▸ **Problem description**
Among the entries below, how many lines include "cochlear"? Give the number alone.

(Data extract begins)

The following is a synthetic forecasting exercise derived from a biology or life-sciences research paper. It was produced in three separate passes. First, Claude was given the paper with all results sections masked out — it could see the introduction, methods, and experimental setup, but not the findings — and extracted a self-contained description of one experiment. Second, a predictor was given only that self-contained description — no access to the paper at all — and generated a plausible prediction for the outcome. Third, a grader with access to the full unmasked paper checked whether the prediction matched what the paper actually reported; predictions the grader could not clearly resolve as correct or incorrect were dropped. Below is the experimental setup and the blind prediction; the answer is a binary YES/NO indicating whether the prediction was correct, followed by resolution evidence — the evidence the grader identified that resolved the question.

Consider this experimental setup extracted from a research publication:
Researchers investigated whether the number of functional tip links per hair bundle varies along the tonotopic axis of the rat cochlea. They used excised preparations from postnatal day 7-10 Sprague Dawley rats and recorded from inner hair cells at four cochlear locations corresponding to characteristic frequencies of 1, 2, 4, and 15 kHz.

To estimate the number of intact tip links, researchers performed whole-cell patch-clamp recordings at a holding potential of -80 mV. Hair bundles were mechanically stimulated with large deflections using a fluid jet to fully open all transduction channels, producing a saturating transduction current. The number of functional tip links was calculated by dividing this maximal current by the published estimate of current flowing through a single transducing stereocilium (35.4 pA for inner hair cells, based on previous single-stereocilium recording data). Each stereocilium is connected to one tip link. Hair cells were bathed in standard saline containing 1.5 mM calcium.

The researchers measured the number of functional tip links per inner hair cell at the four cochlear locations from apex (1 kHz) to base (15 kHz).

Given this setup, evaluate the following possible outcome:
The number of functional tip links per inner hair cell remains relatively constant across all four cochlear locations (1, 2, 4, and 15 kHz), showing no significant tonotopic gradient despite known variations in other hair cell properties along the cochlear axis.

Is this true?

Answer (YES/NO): NO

(Data extract ends)

▸ **Response to the task**
3